[Start MATERIAL FOR THIS TASK]

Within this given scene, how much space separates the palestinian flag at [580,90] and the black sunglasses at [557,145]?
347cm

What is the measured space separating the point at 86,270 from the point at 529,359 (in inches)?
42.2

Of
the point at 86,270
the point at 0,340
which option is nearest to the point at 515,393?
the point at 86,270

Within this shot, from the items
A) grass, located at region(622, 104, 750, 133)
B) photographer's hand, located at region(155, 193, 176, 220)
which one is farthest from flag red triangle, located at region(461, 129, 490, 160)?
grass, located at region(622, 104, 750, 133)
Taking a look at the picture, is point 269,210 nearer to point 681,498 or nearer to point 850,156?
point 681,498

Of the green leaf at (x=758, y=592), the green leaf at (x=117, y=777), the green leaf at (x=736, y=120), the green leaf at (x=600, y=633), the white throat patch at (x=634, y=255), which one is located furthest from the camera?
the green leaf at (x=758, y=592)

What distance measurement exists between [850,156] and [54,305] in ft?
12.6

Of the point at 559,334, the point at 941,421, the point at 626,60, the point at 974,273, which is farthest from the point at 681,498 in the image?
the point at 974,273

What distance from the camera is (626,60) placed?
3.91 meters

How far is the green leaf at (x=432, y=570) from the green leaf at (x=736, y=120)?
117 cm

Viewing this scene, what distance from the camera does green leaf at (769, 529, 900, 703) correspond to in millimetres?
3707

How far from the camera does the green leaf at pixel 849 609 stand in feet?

[End MATERIAL FOR THIS TASK]

(AIM OF THE EXERCISE) Copy exactly the lines of the listing above, beginning at the line with "Taking a look" and ending at its final line; write out nothing else.

(THE ANSWER)
Taking a look at the picture, is point 269,210 nearer to point 681,498 or nearer to point 850,156?
point 681,498

Of the green leaf at (x=758, y=592), the green leaf at (x=117, y=777), the green leaf at (x=736, y=120), the green leaf at (x=600, y=633), the white throat patch at (x=634, y=255), which one is located furthest from the camera?
the green leaf at (x=758, y=592)

What distance measurement exists between [850,156] and [54,305] in ft?
12.6

Of the point at 559,334, the point at 941,421, the point at 626,60, the point at 974,273, which is farthest from the point at 681,498 in the image?
the point at 974,273

What distance from the camera is (626,60) placed?
3.91 meters

How far is the green leaf at (x=432, y=570) from the green leaf at (x=736, y=120)?
117 cm

Viewing this scene, what distance from the camera does green leaf at (769, 529, 900, 703) correspond to in millimetres?
3707

How far from the camera does the green leaf at pixel 849 609 stand in feet?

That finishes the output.